# Directions
Print all of the data below word for word, leaving out the picture.

......

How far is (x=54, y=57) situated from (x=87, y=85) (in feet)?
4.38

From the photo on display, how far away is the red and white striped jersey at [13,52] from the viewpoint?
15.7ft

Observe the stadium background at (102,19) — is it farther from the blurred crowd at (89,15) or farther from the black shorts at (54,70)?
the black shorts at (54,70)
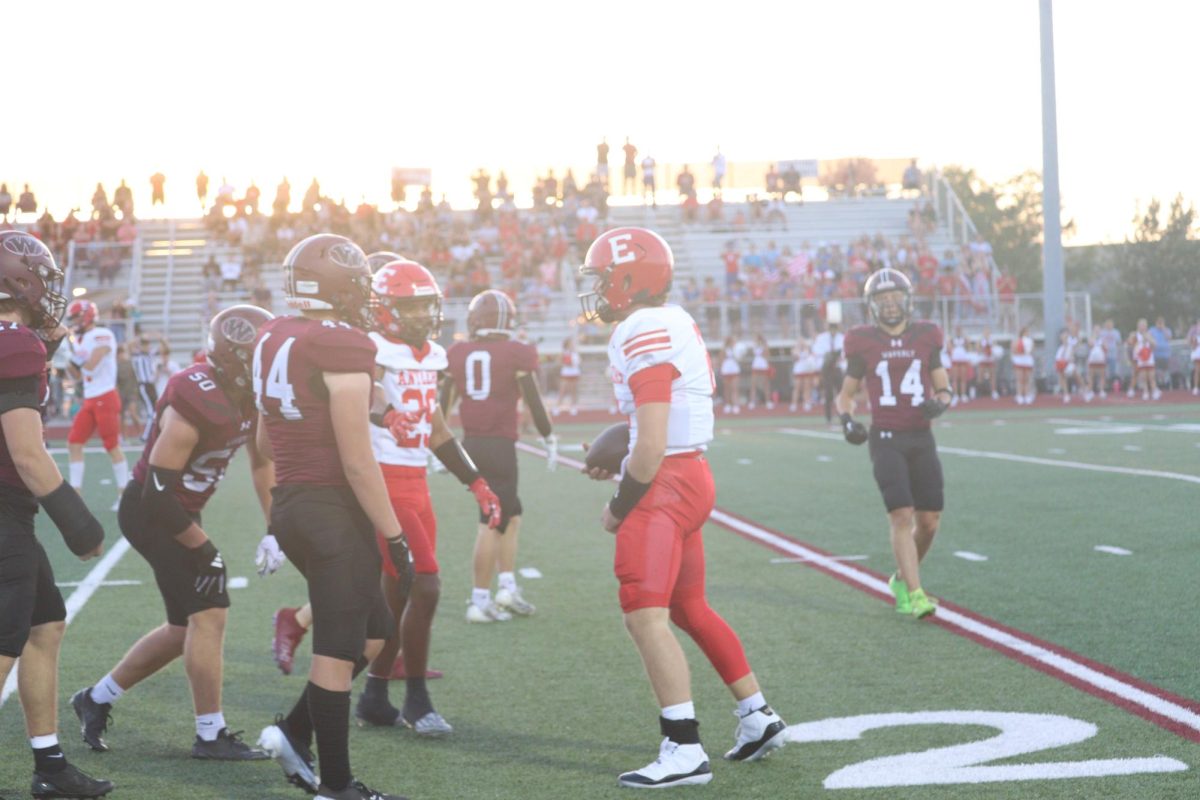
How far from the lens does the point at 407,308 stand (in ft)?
19.5

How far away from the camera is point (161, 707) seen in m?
5.96

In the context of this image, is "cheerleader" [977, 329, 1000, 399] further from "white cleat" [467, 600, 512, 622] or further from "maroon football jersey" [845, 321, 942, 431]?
"white cleat" [467, 600, 512, 622]

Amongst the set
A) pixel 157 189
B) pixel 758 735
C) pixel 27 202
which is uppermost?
pixel 157 189

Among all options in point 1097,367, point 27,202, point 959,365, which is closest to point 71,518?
point 959,365

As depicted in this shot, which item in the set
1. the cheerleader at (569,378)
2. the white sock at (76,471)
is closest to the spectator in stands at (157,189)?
the cheerleader at (569,378)

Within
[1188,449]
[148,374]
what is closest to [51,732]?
Answer: [1188,449]

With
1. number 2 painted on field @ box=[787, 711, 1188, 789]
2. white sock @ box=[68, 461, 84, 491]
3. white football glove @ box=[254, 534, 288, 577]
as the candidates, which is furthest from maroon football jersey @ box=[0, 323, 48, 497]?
white sock @ box=[68, 461, 84, 491]

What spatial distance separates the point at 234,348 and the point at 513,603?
3358 mm

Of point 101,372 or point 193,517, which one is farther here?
point 101,372

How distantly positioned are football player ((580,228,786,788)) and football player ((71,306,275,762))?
1299 mm

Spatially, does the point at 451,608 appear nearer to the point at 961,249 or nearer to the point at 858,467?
the point at 858,467

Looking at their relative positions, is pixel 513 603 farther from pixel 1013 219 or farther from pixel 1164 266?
pixel 1013 219

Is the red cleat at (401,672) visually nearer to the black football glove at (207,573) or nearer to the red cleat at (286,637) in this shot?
the red cleat at (286,637)

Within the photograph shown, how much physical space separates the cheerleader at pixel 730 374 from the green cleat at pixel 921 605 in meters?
22.6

......

# Result of the exercise
How far is (x=54, y=57) situated from (x=87, y=85) (in feet)?
4.38

From the photo on display, how far away is the red and white striped jersey at [13,52] from the viewpoint?
15.7ft

Observe the stadium background at (102,19) — is it farther from the blurred crowd at (89,15) or farther from the black shorts at (54,70)?
the black shorts at (54,70)
How far from the lens does the point at 407,308 stand (in ft)?
19.5

How far away from the camera is point (161, 707) seen in m?
5.96

In the context of this image, is "cheerleader" [977, 329, 1000, 399] further from "white cleat" [467, 600, 512, 622] or further from "maroon football jersey" [845, 321, 942, 431]?
"white cleat" [467, 600, 512, 622]

Amongst the set
A) pixel 157 189
B) pixel 758 735
C) pixel 27 202
which is uppermost?
pixel 157 189

Among all options in point 1097,367, point 27,202, point 959,365, which is closest to point 71,518?
point 959,365

As depicted in this shot, which item in the set
1. the cheerleader at (569,378)
2. the white sock at (76,471)
is closest to the spectator in stands at (157,189)?
the cheerleader at (569,378)

Within
[1188,449]
[148,374]
what is closest to [51,732]?
Answer: [1188,449]

With
1. number 2 painted on field @ box=[787, 711, 1188, 789]
2. white sock @ box=[68, 461, 84, 491]
3. white football glove @ box=[254, 534, 288, 577]
as the candidates, which is furthest from maroon football jersey @ box=[0, 323, 48, 497]?
white sock @ box=[68, 461, 84, 491]

What spatial distance separates the point at 234,348 and the point at 513,603?
3358 mm

Of point 101,372 or point 193,517, which one is farther here?
point 101,372

How distantly positioned are football player ((580,228,786,788)) and football player ((71,306,275,762))?
1299 mm

Spatially, does the point at 451,608 appear nearer to the point at 961,249 or nearer to the point at 858,467?
the point at 858,467

Looking at their relative positions, is pixel 513 603 farther from pixel 1013 219 or farther from pixel 1164 266?
pixel 1013 219

Is the red cleat at (401,672) visually nearer to the black football glove at (207,573) or nearer to the red cleat at (286,637) in this shot?
the red cleat at (286,637)

Within the photograph shown, how much physical space separates the cheerleader at pixel 730 374 from the green cleat at pixel 921 605 in meters?
22.6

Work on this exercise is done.